Sobre o tema, a Ministra do STJ Nancy Andrigui, no julgamento do Recurso Especial 953.907/MS, asseverou que “a multa prevista pela cláusula penal não deve ser confundida com a indenização por perdas e danos pela fruição do imóvel, que é legítima e não tem caráter abusivo quando há uso e gozo do imóvel”.

Por derradeiro, e talvez esta seja a questão mais tormentosa neste tipo de ação, encontra-se o direito ao ressarcimento à renda que os consumidores deixaram de auferir por não poder alugar o imóvel objeto da compra.

Mais uma vez o Superior Tribunal de Justiça, através do Ministro Sidnei Beneti, no AgRg no REsp: 1202506, afirmou de forma cogente que “A jurisprudência desta Casa é pacífica no sentido de que, descumprido o prazo para entrega do imóvel objeto do compromisso de compra e venda, é cabível a condenação por lucros cessantes. Nesse caso, há presunção de prejuízo do promitente-comprador, cabendo ao vendedor, para se eximir do dever de indenizar, fazer prova de que a mora contratual não lhe é imputável”.

Entretanto, por força e lobby deste setor que ainda atua de forma concreta na economia brasileira, principalmente de forma regional e nos estados, alguns Tribunais Estaduais ainda proferem decisões divergentes entre si, deixando ao consumidor não somente o drama de ter o seu sonho transformado em pesadelo, mas a parte que deve arcar com essa transformação econômica do mercado.

O Tribunal de Justiça de Sergipe, em vanguarda no Judiciário Brasileiro, atualmente está julgando um incidente de uniformização de jurisprudência a fim de definir o posicionamento daquela Corte e minimizar a ocorrência de julgamentos conflitantes.

O processo 201300125531, que discorre exatamente sobre este tema, teve sua primeira discussão no dia 25/02 no pleno do Tribunal.

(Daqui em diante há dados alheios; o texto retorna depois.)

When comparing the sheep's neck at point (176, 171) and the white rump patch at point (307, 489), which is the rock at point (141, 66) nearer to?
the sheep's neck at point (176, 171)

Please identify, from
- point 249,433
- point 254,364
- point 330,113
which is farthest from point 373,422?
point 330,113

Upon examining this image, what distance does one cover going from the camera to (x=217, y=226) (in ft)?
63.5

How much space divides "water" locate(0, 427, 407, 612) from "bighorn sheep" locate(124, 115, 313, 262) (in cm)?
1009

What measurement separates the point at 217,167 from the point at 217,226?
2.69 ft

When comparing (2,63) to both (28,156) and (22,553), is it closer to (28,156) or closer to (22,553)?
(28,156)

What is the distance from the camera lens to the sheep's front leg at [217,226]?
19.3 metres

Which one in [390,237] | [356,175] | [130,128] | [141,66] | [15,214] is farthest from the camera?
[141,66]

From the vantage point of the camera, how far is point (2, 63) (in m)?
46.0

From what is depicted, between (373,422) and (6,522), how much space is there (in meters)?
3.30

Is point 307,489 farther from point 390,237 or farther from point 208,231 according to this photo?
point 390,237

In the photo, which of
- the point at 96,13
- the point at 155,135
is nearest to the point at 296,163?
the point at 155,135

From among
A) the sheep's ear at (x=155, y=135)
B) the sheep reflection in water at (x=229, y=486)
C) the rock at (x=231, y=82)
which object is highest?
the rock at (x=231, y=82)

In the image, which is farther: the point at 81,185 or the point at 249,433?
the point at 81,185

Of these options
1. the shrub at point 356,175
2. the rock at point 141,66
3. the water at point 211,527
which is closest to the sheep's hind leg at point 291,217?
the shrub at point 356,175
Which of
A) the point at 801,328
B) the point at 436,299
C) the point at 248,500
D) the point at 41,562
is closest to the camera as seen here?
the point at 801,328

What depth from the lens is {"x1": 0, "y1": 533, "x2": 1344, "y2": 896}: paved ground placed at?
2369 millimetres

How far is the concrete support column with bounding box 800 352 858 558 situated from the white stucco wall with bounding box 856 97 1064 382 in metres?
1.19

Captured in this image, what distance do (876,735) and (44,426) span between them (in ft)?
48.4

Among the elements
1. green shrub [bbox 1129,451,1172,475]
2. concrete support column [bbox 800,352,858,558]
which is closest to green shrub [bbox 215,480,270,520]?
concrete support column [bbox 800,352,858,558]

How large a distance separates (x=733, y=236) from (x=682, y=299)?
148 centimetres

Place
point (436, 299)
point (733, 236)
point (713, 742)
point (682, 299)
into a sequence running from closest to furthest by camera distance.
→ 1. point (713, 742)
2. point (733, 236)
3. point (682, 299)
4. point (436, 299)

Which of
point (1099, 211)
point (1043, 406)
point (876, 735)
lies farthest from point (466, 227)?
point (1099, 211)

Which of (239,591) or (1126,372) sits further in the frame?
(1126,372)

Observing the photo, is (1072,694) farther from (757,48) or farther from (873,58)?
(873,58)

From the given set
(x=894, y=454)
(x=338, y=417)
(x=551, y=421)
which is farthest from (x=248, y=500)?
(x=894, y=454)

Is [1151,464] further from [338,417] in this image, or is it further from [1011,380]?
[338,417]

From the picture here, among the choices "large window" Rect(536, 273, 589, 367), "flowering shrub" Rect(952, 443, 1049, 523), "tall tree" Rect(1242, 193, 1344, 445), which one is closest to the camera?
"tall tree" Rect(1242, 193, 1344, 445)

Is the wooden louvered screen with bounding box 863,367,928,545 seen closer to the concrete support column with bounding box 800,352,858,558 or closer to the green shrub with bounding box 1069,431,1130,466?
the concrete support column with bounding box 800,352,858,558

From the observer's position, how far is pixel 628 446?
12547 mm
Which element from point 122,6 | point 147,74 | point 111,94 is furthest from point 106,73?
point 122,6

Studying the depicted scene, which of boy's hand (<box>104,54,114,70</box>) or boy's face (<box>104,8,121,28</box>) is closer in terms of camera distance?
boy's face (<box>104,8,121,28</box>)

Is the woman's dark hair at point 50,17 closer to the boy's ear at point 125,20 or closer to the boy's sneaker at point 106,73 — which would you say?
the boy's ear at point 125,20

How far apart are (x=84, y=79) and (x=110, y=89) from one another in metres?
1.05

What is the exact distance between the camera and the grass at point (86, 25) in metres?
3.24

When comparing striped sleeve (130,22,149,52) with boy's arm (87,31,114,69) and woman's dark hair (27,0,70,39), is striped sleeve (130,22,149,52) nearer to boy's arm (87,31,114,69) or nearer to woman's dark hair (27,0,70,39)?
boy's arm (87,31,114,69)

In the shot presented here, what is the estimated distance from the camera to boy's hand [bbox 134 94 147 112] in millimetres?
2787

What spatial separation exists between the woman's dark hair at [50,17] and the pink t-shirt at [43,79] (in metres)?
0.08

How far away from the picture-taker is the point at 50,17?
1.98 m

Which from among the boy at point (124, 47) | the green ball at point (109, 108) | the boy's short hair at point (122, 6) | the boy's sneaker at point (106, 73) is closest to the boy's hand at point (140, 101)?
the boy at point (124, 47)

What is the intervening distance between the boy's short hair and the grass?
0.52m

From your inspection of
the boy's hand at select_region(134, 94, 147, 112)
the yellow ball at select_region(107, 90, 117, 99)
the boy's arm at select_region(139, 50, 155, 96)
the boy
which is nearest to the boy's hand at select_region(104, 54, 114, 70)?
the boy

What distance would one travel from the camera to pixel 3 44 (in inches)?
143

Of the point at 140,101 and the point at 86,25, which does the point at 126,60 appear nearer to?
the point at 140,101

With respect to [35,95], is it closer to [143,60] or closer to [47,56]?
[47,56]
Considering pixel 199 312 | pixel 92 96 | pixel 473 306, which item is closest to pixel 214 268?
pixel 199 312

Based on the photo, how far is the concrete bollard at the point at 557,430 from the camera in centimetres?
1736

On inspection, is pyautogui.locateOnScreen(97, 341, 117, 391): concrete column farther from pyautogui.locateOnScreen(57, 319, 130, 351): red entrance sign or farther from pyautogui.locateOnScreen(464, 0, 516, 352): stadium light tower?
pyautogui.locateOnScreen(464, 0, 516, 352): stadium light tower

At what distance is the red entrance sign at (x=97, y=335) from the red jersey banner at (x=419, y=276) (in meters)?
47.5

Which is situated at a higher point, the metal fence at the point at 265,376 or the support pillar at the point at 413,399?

Em seu voto, o desembargador relator, Jozé dos Anjos, proferiu uma posição totalmente favorável aos consumidores, determinando que as construtoras devem ressarcir os compradores de imóvel cuja entrega foi atrasada injustificadamente tanto nos danos morais sofridos quanto nos danos materiais, referentes aos valores que os adquirentes receberiam se alugassem seus imóveis, ainda que não haja comprovação.

A votação foi adiada pelo pedido de vistas de um dos Desembargadores que fazem parte da turma recursal, e, provavelmente, será posto novamente em votação nesta próxima quarta (11).

O judiciário sergipano caminha para consolidar um entendimento que protege o consumidor, que não o coloca duas vezes como vítima, ou seja, o preterido não só pela frustração por ter o seu planejamento de vida adiado, com o pesadelo da entrega dos imóveis, mas como a parte que deve se sujeitar a turbulência do cenário econômico atual, que exige do mercado da construção civil uma nova dinâmica.

É, portanto, uma definição de quem deve arcar com os problemas vivenciados no setor imobiliário, os consumidores ou as construtoras?